Tuesday 22 December 2009

Prostitution: Rehab in Jericho

Consideration of the story of Tamar has demonstrated that prostitutes were part of the everyday life assumed by the story writers. Tamar was impregnated by Judah when playing the part of a qedeshah, or sacred/cultic prostitute; his meeting with her was civilized, offering her his payment of a sheep, which he honoured and risked blame if he did not do so - he was agitated when he couldn't find her again and let everyone know that he had tried his best to pay his debt. He also entrusted to her his personal seal as proof of identity, vital evidence of paternity later. Contrast this with Judah's assumption that she had acted as a zonah, or common prostitute, for which his penalty was death as it brought on family dishonour.

The story is just a story and has nothing to do with any historical event involving people called Judah and Tamar. Such historicising is sheer romanticising influenced by naive conservative theology. The story was an artefact of its time, communicating a point of view relevant to that time - and its time was nearer 500 BCE than 1500 BCE, a time when the legitimacy of Judah's heirs was a real issue. Perez was Judah's heir, Tamar's son by his quasi-father the dead Er by the law of levirate marriage; and he superceded the claim of the older Shelah, Er's younger brother. The death of Er and Onan was explicitly for their wickedness, which is connected to the fact that they are sons of intermarriage - the great concern of the post-exilic community who returned from Babylonian exile. Tamar's strategy of pretending to be a cultic prostitute did not damage Perez's legitimacy in any way.

Excerpted data ▸
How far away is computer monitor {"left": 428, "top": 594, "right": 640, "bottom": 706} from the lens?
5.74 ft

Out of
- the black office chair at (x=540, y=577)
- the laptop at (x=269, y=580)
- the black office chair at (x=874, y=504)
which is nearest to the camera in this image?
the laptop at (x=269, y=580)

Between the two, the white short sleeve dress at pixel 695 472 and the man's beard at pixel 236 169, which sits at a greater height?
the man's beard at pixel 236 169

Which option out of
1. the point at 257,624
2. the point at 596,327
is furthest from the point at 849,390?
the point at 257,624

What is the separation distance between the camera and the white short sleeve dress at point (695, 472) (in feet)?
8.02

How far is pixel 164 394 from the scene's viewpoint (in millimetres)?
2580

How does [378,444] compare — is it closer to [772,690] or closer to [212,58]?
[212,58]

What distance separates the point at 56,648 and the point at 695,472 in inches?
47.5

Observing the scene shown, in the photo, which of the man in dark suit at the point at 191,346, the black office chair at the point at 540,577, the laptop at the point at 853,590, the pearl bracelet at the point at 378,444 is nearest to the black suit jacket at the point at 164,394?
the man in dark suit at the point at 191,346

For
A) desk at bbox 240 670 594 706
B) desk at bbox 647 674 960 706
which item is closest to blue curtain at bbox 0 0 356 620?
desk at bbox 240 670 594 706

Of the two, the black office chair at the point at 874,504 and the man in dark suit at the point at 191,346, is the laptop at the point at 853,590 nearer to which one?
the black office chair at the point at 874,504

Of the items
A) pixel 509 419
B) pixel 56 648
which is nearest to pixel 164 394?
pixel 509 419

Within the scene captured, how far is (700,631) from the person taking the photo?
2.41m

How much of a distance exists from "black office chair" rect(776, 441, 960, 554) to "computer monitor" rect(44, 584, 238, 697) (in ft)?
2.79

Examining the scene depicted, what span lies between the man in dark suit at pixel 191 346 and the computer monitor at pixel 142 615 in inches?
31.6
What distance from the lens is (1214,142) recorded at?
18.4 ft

==

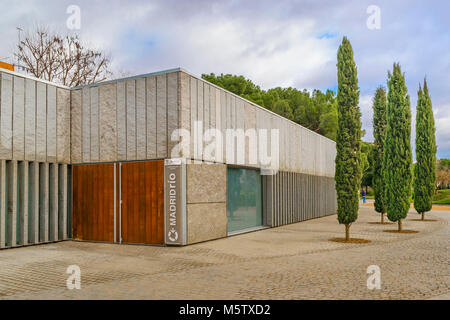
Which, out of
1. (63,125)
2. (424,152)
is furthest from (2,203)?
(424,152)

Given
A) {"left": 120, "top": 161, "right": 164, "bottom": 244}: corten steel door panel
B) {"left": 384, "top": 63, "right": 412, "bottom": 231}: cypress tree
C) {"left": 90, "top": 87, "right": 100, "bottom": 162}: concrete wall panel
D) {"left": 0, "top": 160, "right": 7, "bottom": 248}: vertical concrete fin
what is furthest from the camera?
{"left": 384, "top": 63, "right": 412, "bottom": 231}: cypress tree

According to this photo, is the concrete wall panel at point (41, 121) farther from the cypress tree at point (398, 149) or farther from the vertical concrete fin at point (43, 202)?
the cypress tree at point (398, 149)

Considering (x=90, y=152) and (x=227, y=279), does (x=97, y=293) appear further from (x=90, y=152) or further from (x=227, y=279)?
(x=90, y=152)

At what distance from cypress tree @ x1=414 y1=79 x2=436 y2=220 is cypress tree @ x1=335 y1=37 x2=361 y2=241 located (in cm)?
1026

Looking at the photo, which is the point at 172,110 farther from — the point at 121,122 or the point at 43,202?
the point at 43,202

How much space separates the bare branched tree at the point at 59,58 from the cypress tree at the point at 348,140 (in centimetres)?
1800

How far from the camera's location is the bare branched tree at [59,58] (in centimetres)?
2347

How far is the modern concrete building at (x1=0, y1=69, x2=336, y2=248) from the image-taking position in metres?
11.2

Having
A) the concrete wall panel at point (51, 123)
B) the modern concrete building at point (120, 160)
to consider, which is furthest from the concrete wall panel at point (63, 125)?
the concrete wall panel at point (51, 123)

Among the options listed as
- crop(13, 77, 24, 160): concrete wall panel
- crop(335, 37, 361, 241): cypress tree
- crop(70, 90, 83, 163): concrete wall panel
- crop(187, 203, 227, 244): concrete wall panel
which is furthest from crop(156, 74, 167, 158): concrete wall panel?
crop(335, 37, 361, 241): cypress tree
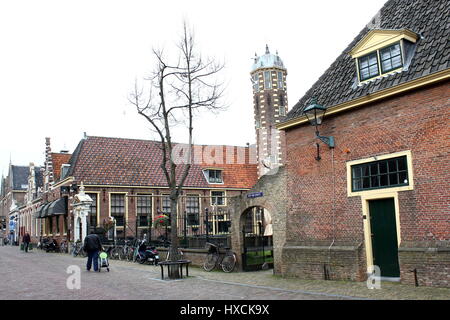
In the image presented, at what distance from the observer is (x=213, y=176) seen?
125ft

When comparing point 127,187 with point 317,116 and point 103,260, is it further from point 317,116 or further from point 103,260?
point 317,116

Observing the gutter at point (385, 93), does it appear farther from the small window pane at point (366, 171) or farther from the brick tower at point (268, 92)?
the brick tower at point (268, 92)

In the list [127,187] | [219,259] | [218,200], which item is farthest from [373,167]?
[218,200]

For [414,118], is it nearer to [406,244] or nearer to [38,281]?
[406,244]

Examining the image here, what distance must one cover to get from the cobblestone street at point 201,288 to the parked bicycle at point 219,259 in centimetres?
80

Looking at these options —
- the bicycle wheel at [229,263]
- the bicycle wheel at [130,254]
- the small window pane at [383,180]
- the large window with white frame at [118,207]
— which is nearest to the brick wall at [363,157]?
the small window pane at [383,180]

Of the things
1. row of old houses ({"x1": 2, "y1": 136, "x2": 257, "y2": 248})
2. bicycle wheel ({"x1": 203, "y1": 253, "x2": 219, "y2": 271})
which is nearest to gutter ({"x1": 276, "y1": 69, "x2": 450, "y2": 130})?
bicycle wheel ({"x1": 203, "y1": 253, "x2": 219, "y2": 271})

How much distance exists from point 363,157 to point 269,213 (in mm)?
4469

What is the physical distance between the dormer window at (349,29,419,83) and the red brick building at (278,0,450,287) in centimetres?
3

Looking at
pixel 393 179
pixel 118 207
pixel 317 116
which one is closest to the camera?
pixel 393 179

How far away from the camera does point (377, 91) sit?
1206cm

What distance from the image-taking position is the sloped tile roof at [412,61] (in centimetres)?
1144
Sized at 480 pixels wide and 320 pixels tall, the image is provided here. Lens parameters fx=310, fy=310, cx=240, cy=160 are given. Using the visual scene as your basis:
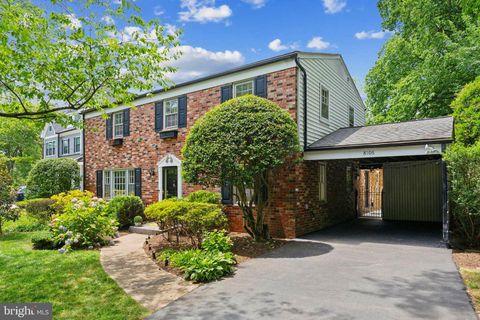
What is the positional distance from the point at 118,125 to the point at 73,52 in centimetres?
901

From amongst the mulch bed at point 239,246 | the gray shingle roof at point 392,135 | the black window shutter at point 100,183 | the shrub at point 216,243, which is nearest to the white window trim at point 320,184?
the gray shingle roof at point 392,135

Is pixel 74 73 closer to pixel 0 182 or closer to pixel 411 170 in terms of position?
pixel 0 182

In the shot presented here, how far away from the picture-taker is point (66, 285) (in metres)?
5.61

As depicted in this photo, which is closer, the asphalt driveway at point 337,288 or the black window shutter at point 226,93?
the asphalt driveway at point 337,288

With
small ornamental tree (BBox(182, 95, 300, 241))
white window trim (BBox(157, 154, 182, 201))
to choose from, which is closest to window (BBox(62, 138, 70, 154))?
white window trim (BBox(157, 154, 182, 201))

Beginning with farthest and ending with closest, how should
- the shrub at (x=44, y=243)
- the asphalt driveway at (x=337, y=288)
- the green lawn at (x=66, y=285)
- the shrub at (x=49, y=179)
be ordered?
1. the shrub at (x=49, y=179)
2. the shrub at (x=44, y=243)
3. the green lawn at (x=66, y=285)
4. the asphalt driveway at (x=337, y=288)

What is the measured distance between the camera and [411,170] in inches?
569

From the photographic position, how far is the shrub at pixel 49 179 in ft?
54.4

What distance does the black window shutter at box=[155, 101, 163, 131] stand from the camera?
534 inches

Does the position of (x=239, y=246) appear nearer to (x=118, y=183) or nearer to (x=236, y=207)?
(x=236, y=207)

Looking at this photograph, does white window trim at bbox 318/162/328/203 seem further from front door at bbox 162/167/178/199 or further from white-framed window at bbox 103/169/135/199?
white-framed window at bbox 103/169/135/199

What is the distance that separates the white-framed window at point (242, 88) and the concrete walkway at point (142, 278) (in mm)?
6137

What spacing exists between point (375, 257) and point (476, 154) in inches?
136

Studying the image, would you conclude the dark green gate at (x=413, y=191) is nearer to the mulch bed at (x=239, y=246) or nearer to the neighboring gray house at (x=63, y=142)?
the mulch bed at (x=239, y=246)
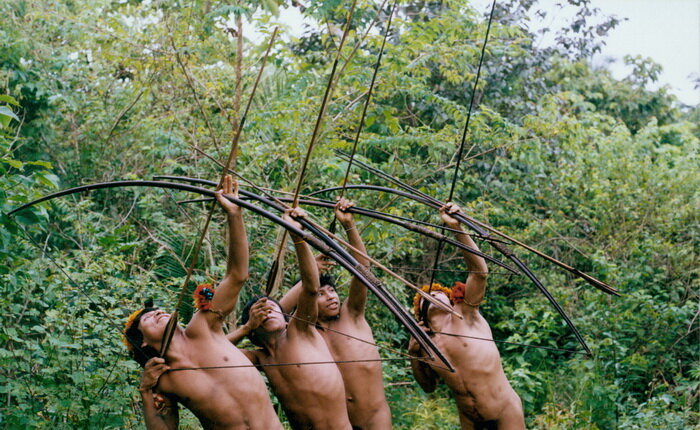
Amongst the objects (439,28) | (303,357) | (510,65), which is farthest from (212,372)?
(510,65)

---

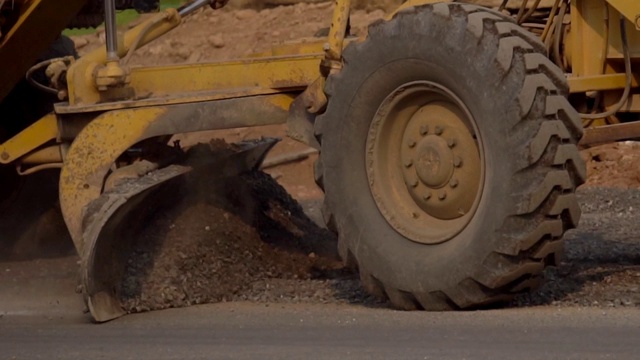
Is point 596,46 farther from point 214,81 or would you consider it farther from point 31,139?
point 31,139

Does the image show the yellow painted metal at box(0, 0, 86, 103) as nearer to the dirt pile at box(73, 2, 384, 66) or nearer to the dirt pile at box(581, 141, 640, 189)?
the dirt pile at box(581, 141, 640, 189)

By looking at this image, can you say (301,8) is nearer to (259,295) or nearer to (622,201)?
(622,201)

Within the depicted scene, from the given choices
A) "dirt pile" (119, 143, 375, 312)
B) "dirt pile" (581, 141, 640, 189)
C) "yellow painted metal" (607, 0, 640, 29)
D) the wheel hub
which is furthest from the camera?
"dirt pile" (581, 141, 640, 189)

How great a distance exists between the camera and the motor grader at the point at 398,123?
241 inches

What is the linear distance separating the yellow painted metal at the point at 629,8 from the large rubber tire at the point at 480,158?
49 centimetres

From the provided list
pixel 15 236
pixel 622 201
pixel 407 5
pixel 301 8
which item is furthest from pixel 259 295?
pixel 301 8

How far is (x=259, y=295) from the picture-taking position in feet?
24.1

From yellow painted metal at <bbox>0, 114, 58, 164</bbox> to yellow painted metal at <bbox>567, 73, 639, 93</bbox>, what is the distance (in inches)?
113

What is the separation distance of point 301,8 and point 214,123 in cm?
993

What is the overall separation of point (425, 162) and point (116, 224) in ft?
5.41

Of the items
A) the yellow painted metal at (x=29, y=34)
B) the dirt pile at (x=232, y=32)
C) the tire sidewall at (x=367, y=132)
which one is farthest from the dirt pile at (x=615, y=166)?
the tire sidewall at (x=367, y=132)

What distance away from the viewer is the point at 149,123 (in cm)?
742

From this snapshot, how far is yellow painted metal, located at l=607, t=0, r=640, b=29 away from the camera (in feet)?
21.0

Your objective ▸
Copy the stretch of the post about Tamar from "Prostitution: Rehab in" through "on family dishonour.". The records come from a different source than the post about Tamar.

Final answer ▸
Prostitution: Rehab in Jericho

Consideration of the story of Tamar has demonstrated that prostitutes were part of the everyday life assumed by the story writers. Tamar was impregnated by Judah when playing the part of a qedeshah, or sacred/cultic prostitute; his meeting with her was civilized, offering her his payment of a sheep, which he honoured and risked blame if he did not do so - he was agitated when he couldn't find her again and let everyone know that he had tried his best to pay his debt. He also entrusted to her his personal seal as proof of identity, vital evidence of paternity later. Contrast this with Judah's assumption that she had acted as a zonah, or common prostitute, for which his penalty was death as it brought on family dishonour.